Revenue from the sale of furniture and accessories is reported in the accompanying condensed consolidated statements of income net of estimates for returns and allowances.
 
Zenith Acquisition
 
Prior to February 2, 2015 we held a 49% interest in Zenith Freight Lines, LLC (“Zenith”) for which we used the equity method of accounting. On February 2, 2015 we acquired the remaining 51% ownership interest (see Note 3, Business Combinations). Accordingly, the results of Zenith have been consolidated with our results since the date of the acquisition. Sales of logistical services from Zenith to our wholesale and retail segments have been eliminated, and Zenith’s operating costs and expenses since the date of acquisition are included in selling, general and administrative expenses in our condensed consolidated statements of income. Our equity in the earnings of Zenith prior to the date of the acquisition is included in other loss, net, in the accompanying condensed consolidated statements of income.
 
Adoption of Accounting Standards Update 2016-09
 
In March 2016, the FASB issued Accounting Standards Update No. 2016-09,
Compensation – Stock Compensation (Topic 718): Improvements to Employee Share-Based Payment Accounting
(ASU 2016-09). While the effective date of ASU 2016-09 is for fiscal years beginning after December 15, 2016, earlier adoption is permitted and we adopted the amendments in ASU 2016-09 during the second quarter of fiscal 2016. This standard simplifies or clarifies several aspects of the accounting for equity-based payment awards, including the income tax consequences, classification of awards as either equity or liabilities, and classification on the statement of cash flows.

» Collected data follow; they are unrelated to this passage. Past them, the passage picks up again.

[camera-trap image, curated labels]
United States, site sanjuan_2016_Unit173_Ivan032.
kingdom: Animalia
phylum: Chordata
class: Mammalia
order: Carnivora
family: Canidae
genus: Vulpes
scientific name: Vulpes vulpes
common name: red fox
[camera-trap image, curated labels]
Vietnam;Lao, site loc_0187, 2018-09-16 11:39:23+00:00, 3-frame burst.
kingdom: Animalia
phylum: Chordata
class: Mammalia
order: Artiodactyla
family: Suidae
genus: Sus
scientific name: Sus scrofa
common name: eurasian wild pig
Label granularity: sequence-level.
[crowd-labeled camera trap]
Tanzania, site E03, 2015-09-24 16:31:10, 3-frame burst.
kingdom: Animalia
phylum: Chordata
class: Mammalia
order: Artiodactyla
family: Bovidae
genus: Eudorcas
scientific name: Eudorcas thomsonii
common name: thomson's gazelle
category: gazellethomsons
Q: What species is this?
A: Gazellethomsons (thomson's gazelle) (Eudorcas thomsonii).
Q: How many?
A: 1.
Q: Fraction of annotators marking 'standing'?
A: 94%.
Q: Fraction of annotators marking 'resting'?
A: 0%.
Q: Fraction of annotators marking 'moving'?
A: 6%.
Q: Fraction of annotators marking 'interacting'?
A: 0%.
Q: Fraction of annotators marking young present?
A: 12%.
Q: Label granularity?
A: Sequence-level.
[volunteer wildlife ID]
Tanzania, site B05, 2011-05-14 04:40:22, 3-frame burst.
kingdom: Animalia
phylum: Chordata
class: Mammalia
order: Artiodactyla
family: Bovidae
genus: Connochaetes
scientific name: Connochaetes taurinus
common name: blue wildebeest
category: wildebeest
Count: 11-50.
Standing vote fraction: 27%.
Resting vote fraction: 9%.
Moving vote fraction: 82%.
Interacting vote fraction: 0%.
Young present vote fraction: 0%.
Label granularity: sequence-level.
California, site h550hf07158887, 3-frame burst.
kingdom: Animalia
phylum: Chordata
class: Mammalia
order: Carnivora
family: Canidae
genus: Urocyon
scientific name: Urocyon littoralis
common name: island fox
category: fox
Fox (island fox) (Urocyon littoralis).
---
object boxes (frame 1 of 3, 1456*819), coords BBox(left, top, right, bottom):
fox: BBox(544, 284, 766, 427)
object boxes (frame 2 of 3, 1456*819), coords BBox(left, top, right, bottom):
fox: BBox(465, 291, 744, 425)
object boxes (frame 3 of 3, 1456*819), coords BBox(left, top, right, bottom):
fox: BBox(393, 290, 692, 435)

Certain of these changes are required to be applied retrospectively, while other changes are required to be applied prospectively.
 
The impact of early adoption resulted in the following:
 
 
We recorded $46 and $87 of tax benefits within income tax expense for the three and nine months ended August 27, 2016 related to the excess tax benefit on stock based compensation. Prior to adoption this amount this amount would have been recorded as additional paid-in capital. This change could create future volatility in our effective tax rate depending upon the amount of exercise or vesting activity from our stock based awards.
 
 
We elected to recognized forfeitures as they occur. There was no cumulative effect adjustment as a result of the adoption of this amendment on a modified retrospective basis.
 
 
We elected to apply the change in classification of cash flows resulting from excess tax benefits or deficiencies on a retrospective basis. Accordingly, $2,008 of excess tax benefits previously reported as a cash flow provided by financing activities during the nine months ended August 29, 2015 has been reclassified to be included in cash flows provided by operating activities.
 
 
We excluded the excess tax benefits from the assumed proceeds available to repurchase shares in the computation of our diluted earnings per share for the three and nine months ended August 27, 2016. The effect of this change on our diluted earnings per share was not significant.
 
 
ASU 2016-09 also requires the presentation of employee taxes paid by the Company through the withholding of shares as a financing activity on the statement of cash flows, which is where we had previously reclassified these items.
 
The impact of the adoption of this standard retroactively as of November 29, 2015 (the first day of our fiscal year 2016), was not significant as there was no significant award vesting or settlement activity during the first quarter of fiscal 2016.
 
There were no other material impacts to our consolidated financial statements as a result of adopting this updated standard.